グリム童話『白雪姫』は、継母が娘を殺そうとする物語として広く知られています。しかし、実はグリム童話初版本では継母ではなく、実母が娘を殺そうとする物語であった、というのは、今では有名な話でしょう(二版以降では、実母とするのはよくないという配慮が働いたのか、継母に変更されています)。
この物語では、第三者(鏡)に娘と容姿を比較された母親が、娘の美しさを妬んで娘をあの手この手で殺そうとします。

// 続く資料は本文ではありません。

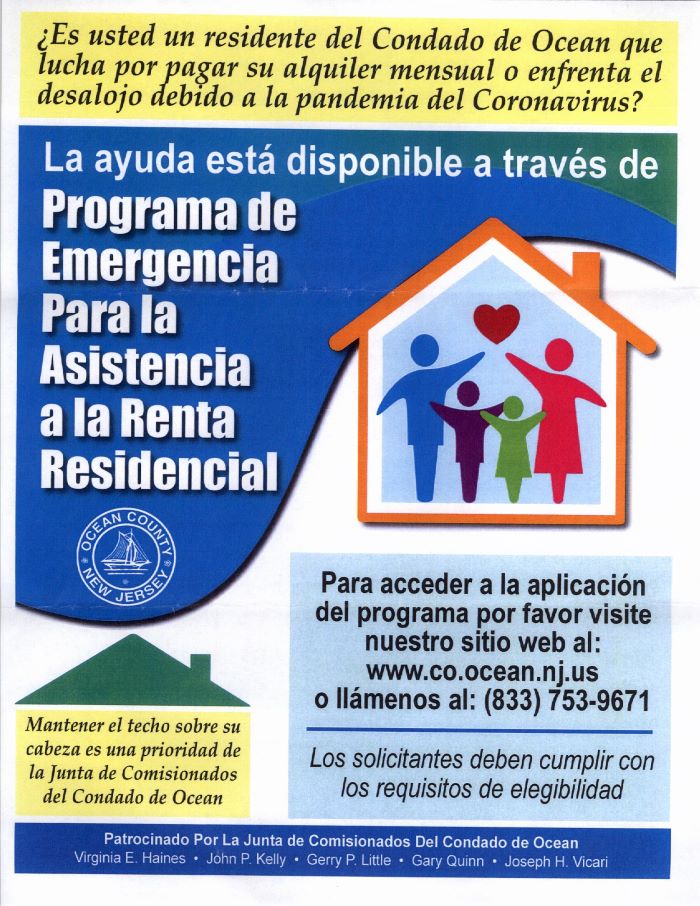 ¿Es usted un residente del Condado de Ocean que lucha por pagar su alquiler mensual o enfrenta el desalojo debido a la pandemia del Coronavirus?

La ayuda está disponible a través de

Programa de Emergencia Para la Asistencia a la Renta Residencial

OCEAN COUNTY NEW JERSEY

Para acceder a la aplicación del programa por favor visite nuestro sitio web al: www.co.ocean.nj.us o llámenos al: (833) 753-9671

Los solicitantes deben cumplir con los requisitos de elegibilidad

Mantener el techo sobre su cabeza es una prioridad de la Junta de Comisionados del Condado de Ocean

Patrocinado Por La Junta de Comisionados Del Condado de Ocean
Virginia E. Haines • John P. Kelly • Gerry P. Little • Gary Quinn • Joseph H. Vicari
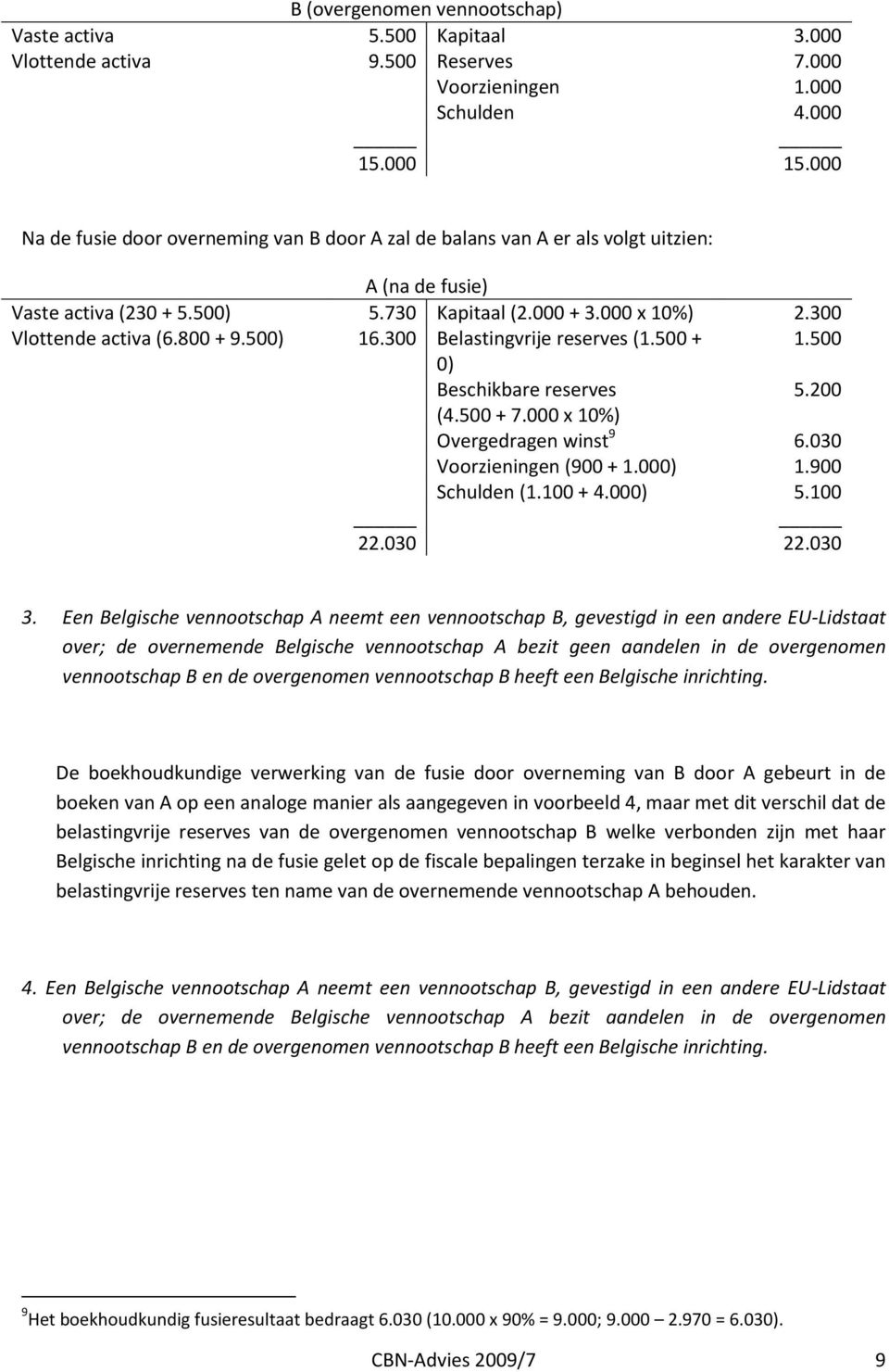 B (overgenomen vennootschap)

| | | | |
|---|---|---|---|
| Vaste activa | 5.500 | Kapitaal | 3.000 |
| Vlottende activa | 9.500 | Reserves | 7.000 |
| | | Voorzieningen | 1.000 |
| | | Schulden | 4.000 |
| | 15.000 | | 15.000 |

Na de fusie door overneming van B door A zal de balans van A er als volgt uitzien:

A (na de fusie)

| | | | |
|---|---|---|---|
| Vaste activa (230 + 5.500) | 5.730 | Kapitaal (2.000 + 3.000 x 10%) | 2.300 |
| Vlottende activa (6.800 + 9.500) | 16.300 | Belastingvrije reserves (1.500 + 0) | 1.500 |
| | | Beschikbare reserves (4.500 + 7.000 x 10%) | 5.200 |
| | | Overgedragen winst $^9$ | 6.030 |
| | | Voorzieningen (900 + 1.000) | 1.900 |
| | | Schulden (1.100 + 4.000) | 5.100 |
| | 22.030 | | 22.030 |

3. Een Belgische vennootschap A neemt een vennootschap B, gevestigd in een andere EU-Lidstaat over; de overnemende Belgische vennootschap A bezit geen aandelen in de overgenomen vennootschap B en de overgenomen vennootschap B heeft een Belgische inrichting.

De boekhoudkundige verwerking van de fusie door overneming van B door A gebeurt in de boeken van A op een analoge manier als aangegeven in voorbeeld 4, maar met dit verschil dat de belastingvrije reserves van de overgenomen vennootschap B welke verbonden zijn met haar Belgische inrichting na de fusie gelet op de fiscale bepalingen terzake in beginsel het karakter van belastingvrije reserves ten name van de overnemende vennootschap A behouden.

4. Een Belgische vennootschap A neemt een vennootschap B, gevestigd in een andere EU-Lidstaat over; de overnemende Belgische vennootschap A bezit aandelen in de overgenomen vennootschap B en de overgenomen vennootschap B heeft een Belgische inrichting.

$^9$Het boekhoudkundig fusieresultaat bedraagt 6.030 (10.000 x 90% = 9.000; 9.000 — 2.970 = 6.030).

CBN-Advies 2009/7 9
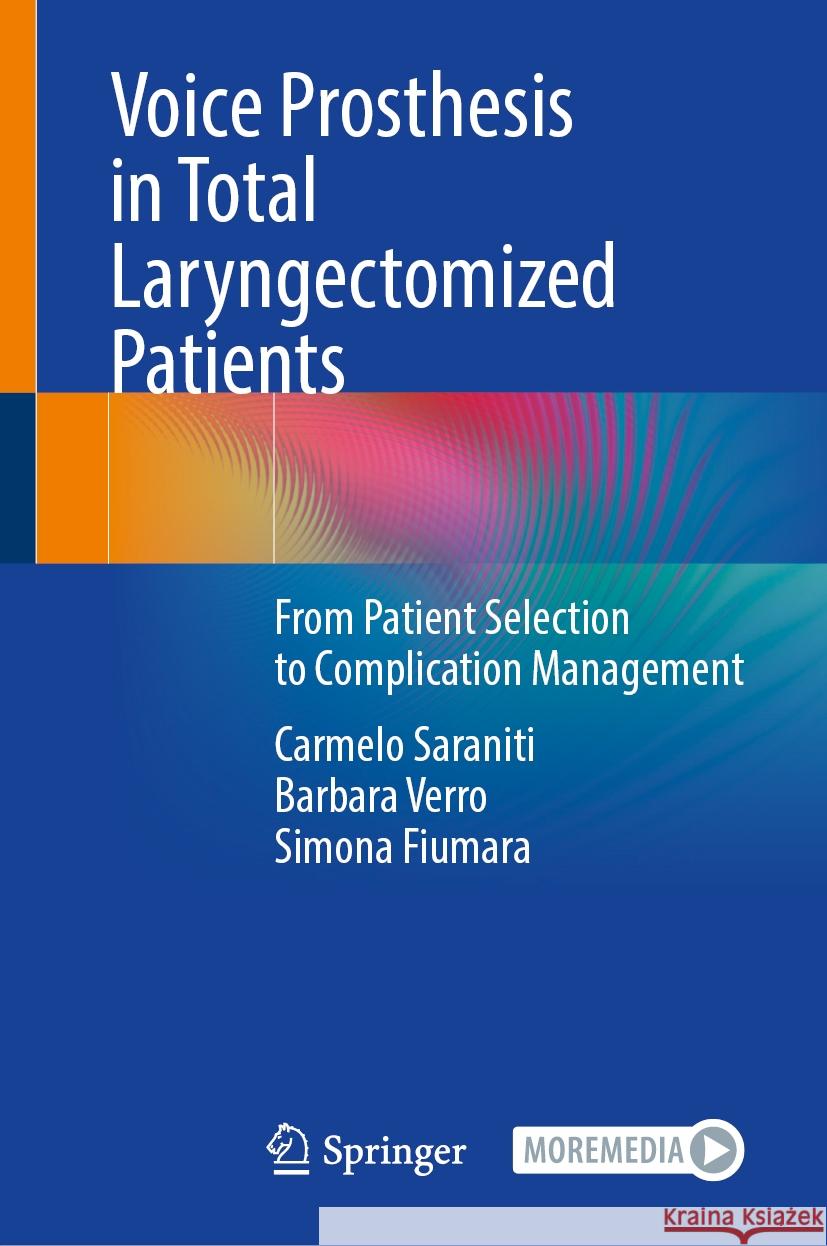 Voice Prosthesis in Total Laryngectomized Patients

From Patient Selection to Complication Management

Carmelo Saraniti
Barbara Verro
Simona Fiumara

Springer

MOREMEDIA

ごく個人的に聞いた話ですが、私にもこんな友人がいます。この友人の母は、母親である自分よりも、子である友人が優れていることが許せなかったようでした。もちろん友人からしか話を聞いてはいませんし、彼女のお母様にはまたお母様の言い分というものがあるでしょう。しかし、友人はそれも理解したうえでなお、自身が受けた仕打ちを忘れられないと言います。
学校のテストで百点を取ってその答案を見せても一切褒められることはなく「そんなテストを自慢げに見せつけるなんて、私をバカにしているの」と吐き捨てるように言う。

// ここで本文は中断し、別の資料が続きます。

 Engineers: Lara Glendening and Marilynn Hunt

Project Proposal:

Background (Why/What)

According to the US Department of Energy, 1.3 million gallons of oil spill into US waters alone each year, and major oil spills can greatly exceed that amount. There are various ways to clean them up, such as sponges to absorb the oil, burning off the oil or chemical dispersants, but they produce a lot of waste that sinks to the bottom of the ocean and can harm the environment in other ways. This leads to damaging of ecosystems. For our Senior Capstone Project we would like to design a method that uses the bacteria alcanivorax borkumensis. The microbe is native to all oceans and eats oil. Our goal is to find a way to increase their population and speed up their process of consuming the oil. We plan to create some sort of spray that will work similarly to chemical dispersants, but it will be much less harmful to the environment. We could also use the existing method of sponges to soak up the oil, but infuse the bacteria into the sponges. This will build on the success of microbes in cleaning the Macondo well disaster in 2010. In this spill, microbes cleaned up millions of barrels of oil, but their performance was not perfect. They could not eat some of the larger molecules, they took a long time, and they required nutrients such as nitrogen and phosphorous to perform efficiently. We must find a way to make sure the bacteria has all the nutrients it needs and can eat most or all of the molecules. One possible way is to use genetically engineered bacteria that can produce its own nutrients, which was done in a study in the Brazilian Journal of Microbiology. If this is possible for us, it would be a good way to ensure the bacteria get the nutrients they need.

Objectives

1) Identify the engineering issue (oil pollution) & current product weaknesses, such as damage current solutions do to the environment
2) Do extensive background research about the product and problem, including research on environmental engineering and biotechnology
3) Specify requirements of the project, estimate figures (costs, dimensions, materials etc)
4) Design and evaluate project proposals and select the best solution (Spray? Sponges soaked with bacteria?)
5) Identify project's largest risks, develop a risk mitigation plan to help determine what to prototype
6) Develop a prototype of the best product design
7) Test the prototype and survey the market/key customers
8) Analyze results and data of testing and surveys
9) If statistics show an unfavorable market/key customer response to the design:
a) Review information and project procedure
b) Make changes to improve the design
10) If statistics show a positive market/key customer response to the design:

子どもが自分よりも優秀なことが許せない、また、無邪気に幸せを享受しているのが許せない、子どもと張り合ってしまう……。母親に愛されたい盛りの子ども時代に、この仕打ちはかなりショックだったことでしょう。そういうタイプの母親の話を、彼女以外からもしばしば聞くことがあります。
もっと自分が心情的に優しい子であったら、などと述懐するように彼女は時折つぶやくことがあります。客観的にみればそのこと自体が「優しい子」である証左のようにも思えます。
彼女は自身のそうした性格――母親の行動を理性的に受け止める性質――が、良かったことなのか、悪かったことなのか、わからないといいます。冷静に受け止めてしまうそのこと自体が「生意気で可愛げがない」と母親に不安感を与えてしまったのではないかと思っているのです。
彼女には妹がいたそうですが、妹は正反対の性格で、母親からは可愛がられていたそうです。妹だったら母と一緒に苦しんであげられたのではないかと彼女は分析しています。